*Reading passage:*
- - -
The naval service was bogged down by an aging officer corps mired in stagnant careers, rapidly aging ships of the line, and, critically, a lack of a professional training pipeline for aspiring naval officers requiring working knowledge of emerging technologies like steam propulsion and new gunnery systems. The country, and the world at large, was rapidly changing; America’s military needed upgrading to successfully cope with these new realities. The advent of technology necessitated standardization, innovation, and investment in personnel by the navy, all of which were noticeably lacking on navy waterfronts at home and aboard their warships at sea. The navy was not ready to effectively respond to any significant national crisis.
- - -
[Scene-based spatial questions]
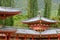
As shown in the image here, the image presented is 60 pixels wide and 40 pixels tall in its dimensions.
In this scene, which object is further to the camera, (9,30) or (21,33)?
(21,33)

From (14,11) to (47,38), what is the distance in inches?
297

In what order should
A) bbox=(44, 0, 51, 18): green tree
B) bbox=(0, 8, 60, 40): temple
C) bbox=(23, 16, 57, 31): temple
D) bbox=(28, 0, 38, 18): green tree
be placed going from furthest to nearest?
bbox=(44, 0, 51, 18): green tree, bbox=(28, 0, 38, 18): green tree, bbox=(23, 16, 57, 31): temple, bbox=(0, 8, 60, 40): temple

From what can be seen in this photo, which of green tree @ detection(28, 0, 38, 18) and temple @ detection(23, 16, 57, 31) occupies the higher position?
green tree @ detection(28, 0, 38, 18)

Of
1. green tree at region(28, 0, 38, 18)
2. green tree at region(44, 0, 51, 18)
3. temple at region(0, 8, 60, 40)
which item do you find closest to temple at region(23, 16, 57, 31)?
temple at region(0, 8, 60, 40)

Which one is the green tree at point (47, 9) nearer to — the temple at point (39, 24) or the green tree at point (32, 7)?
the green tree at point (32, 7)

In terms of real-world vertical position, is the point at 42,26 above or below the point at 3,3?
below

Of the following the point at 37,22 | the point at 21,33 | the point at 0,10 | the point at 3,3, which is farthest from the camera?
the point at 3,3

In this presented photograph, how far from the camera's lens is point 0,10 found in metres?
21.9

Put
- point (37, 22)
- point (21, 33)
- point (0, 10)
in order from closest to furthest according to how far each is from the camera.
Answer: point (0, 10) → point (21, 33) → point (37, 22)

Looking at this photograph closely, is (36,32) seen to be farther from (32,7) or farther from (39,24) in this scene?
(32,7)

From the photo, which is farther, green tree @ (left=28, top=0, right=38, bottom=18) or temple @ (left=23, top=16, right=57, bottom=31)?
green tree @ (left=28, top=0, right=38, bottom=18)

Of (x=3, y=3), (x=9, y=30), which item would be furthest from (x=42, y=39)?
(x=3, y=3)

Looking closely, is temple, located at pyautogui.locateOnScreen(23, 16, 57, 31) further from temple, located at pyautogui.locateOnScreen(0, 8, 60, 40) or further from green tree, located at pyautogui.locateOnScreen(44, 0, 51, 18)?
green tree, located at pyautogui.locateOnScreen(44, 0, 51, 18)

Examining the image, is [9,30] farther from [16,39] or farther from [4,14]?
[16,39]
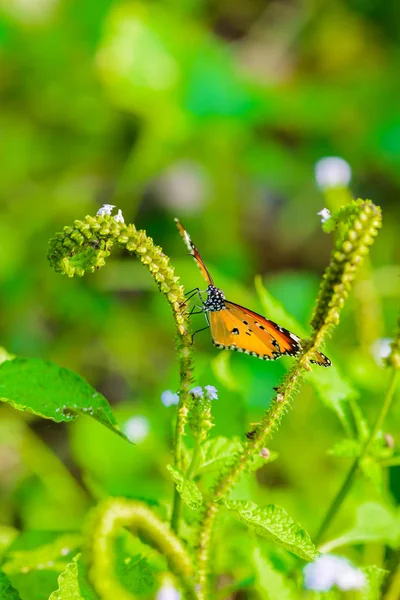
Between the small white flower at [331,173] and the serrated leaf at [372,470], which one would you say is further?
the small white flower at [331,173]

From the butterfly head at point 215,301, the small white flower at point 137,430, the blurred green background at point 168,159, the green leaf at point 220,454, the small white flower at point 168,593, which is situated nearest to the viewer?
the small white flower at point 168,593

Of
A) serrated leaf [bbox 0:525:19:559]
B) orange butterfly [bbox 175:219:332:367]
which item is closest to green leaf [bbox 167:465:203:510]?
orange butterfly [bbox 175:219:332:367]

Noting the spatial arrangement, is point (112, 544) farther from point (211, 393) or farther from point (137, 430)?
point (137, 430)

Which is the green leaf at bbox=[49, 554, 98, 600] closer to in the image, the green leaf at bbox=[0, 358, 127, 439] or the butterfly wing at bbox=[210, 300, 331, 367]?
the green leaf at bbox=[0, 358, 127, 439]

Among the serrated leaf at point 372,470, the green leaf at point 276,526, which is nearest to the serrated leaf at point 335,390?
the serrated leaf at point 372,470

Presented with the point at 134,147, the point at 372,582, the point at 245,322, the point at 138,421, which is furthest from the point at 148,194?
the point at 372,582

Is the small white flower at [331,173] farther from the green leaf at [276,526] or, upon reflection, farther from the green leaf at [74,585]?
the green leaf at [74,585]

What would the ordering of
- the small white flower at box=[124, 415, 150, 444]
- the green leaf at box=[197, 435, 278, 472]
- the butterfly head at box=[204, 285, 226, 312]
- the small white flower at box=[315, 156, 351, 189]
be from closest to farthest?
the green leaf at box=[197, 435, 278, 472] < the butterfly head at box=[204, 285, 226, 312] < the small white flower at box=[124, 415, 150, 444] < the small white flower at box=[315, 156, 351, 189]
- - -
*Stated exercise:* Carry on the passage about the navy's lack of readiness, beginning right after its final sentence.

*Task result:*
Many years later Admiral George Dewey wrote, “there was a saying in the 1860s that the men of 1840 in our navy would have been more at home in the ships of [Sir Francis] Drake’s fleet or in those of Spain’s Invincible Armada than in the ironclads of the Civil War; and I think that it is also safe to say that the men brought up to service in such a vessel as the Mississippi, in which I saw my first service in the Civil War, would be more at home in Armada than in a ship of the Dreadnought class. The inauguration of steam made naval science one of continual change and development, which it still remains.[1]” In May 1863 Dewey was the Executive Officer on the unwieldy double-paddle wheeler USS Mississippi which was abandoned and blown up by its own crew after the ship ran aground in the course of losing a brutal, close-in firefight with a Rebel shore battery. The ship was ordered destroyed by its Captain to prevent capture during the Battle of Port Hudson. Despite storied achievements like Commodore O.H. Perry’s opening Japan to American commerce in 1853, and its glorious history stretching back a half-century, the ‘Old Navy’ in the 1840s and 1850s, was just that.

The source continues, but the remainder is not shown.